◆ **読解用記事**:
埼玉新聞

 

ミニ特急列車「リバティ」、イオンで走る 春日部工高生が製作、東武鉄道が図面提供 客200人楽しむ

  • 乗客により楽しんでもらうため同じ目線で手を振る春日部工業高校の生徒ら

 県立春日部工業高校の生徒が製作したミニ特急列車を館内で走行させる催しがイオンモール春日部で8月30日に開催され、200人ほどの来館者が乗車を楽しんだ。

 市と包括的連携協定を結んでいる同社が、生徒の活躍の場をつくる地元教育支援の一環で実施。今回使用した6両編成のミニ特急列車「リバティ」は、同校機械科を3年前に卒業した生徒らが研究課題として製作した作品で実物の10分の1程度の大きさ。東武鉄道から図面提供を受け、実際に乗車し実物を見て研究しながら1年を掛けて作り上げたという。

 小学生以下対象の無料乗車体験会には、整理券をもらうため朝から多くの来館者が詰め掛け、最終回の1時間ほど前には配布完了した。会場の運営は同科3年で電車班の生徒17人が分担して取り組み、新型コロナウイルス対策としてアルコール消毒の徹底や乗車時の人数制限を行った。

 列車は館内に敷いた約40メートルの線路を時速8キロ以下で走行。子ども3人と乗車した市内の伊賀並博子さん(39)は「子どもたちが列車が好きなので事前に整理券を取得し再来場した。思ったより早い走行で、子どもたちと一緒に自分も楽しんだ」と喜んでいた。

 同行した桜井健一教頭は「成果発表だけでなく、接客を通したコミュニケーション能力のスキルアップのために参加した。生徒たちが、車両の取っ手をアルコール消毒液の乾きが早いものに取り換えたり、先頭車両に乗れなかった子どものために写真撮影するなど主体的に工夫しながら取り組んでいる姿が見られた」と話していた。

 電車班の生徒たちは現在、ミニSL「大樹」の客車部分を製作中。グループリーダーの大熊大雅さん(17)は「笑顔の接客と安全対策を心掛け、整理券を全て配布することができよかった。コロナ禍により製作にも時間的な制約等が生じているが、クオリティーの高い作品を作り上げたい」と意欲をみせていた。

 会場には、昨年の卒業生が製作したミニSL「大樹」が初公開され、見学に何度も足を運ぶ子どもたちの姿もあった。

◆ **記録の抜粋**:

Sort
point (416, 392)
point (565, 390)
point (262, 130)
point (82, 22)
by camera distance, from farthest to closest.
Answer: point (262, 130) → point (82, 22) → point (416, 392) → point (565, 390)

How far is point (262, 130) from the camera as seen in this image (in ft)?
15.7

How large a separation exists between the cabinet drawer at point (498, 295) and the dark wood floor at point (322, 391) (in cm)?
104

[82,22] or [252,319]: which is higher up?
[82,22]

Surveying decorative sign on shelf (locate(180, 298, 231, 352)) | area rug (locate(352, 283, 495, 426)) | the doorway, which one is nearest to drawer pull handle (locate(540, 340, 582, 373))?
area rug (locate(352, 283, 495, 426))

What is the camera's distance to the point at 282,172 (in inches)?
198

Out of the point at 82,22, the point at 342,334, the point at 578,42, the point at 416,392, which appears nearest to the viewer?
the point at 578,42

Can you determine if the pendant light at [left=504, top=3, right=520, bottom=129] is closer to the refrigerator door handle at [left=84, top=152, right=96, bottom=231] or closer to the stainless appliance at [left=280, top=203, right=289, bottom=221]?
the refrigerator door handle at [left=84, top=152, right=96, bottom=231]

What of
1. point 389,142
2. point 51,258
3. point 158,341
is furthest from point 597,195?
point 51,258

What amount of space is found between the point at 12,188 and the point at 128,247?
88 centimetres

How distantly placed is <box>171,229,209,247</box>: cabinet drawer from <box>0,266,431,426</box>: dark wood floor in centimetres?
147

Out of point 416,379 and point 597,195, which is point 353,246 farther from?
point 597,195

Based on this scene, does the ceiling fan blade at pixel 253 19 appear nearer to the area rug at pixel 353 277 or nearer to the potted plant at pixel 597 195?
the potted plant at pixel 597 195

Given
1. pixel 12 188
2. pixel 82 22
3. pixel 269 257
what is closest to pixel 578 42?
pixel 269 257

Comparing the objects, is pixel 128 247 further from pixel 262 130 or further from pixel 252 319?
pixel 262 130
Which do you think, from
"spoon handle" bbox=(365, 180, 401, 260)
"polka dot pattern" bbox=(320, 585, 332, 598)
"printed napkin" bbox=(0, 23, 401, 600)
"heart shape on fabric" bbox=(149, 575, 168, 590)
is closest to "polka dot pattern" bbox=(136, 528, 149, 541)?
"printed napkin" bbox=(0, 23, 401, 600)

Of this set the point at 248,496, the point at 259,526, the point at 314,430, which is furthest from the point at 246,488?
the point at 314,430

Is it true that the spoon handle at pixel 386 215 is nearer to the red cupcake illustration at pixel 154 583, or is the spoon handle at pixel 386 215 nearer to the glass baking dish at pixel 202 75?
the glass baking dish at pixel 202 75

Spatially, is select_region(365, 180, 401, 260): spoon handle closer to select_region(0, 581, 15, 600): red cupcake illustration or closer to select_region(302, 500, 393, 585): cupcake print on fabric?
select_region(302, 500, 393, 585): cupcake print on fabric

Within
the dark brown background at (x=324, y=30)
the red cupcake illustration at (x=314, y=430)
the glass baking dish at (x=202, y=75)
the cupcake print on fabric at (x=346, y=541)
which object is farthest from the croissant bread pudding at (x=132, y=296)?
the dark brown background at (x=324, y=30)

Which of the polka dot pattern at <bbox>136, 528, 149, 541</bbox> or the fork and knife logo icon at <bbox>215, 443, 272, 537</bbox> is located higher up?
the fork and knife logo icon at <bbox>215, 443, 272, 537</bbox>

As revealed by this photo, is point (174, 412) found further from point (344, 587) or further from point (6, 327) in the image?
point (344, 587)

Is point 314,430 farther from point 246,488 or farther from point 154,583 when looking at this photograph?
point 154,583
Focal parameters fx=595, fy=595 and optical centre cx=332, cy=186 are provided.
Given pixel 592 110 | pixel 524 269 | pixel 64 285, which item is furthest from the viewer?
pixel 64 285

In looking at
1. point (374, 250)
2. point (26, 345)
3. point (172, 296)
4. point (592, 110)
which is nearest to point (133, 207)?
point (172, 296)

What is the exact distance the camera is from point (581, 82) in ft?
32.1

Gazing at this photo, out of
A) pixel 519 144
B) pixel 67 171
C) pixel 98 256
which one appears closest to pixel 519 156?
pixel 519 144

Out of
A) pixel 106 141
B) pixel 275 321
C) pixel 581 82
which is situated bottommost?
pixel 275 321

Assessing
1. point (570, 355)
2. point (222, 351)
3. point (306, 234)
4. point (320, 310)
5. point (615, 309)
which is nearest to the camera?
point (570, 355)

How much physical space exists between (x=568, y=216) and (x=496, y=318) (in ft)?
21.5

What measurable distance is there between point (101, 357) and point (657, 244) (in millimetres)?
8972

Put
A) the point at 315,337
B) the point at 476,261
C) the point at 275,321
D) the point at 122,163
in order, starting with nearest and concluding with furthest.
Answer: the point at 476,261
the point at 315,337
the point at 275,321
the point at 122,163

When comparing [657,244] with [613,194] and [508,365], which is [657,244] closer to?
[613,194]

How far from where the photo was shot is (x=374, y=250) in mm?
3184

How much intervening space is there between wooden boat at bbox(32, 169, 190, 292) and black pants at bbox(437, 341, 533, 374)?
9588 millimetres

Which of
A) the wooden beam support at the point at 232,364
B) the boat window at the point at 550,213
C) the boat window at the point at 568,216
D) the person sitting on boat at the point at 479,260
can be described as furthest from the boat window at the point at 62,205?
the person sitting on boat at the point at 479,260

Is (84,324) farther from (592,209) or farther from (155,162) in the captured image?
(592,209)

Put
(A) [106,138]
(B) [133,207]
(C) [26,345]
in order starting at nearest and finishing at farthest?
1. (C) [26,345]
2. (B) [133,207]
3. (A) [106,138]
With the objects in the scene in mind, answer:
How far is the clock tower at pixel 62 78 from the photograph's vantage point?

◆ **課題 A**: ミニ特急列車の記事にある次の一文を英語に訳してください:「会場には、昨年の卒業生が製作したミニSL「大樹」が初公開され、見学に何度も足を運ぶ子どもたちの姿もあった。」
◆ **課題 B**: ミニ特急列車の記事で氏名が示されている人物をすべて挙げること。
◆ **課題 C**: 春日部工業高校がこの催しに参加した目的を、ミニ特急列車の記事の記述に沿って説明すること。
記録はこの作業には関係しない。

◆ **解答欄 A**: At the venue, the mini steam locomotive "Taiju," built by last year's graduates, was shown to the public for the first time, and there were also children who came to see it again and again.

◆ **解答欄 B**: 伊賀並博子さん、桜井健一教頭、大熊大雅さん

◆ **解答欄 C**: 作品の成果発表のためだけでなく、接客を通して生徒のコミュニケーション能力を高めるために参加した。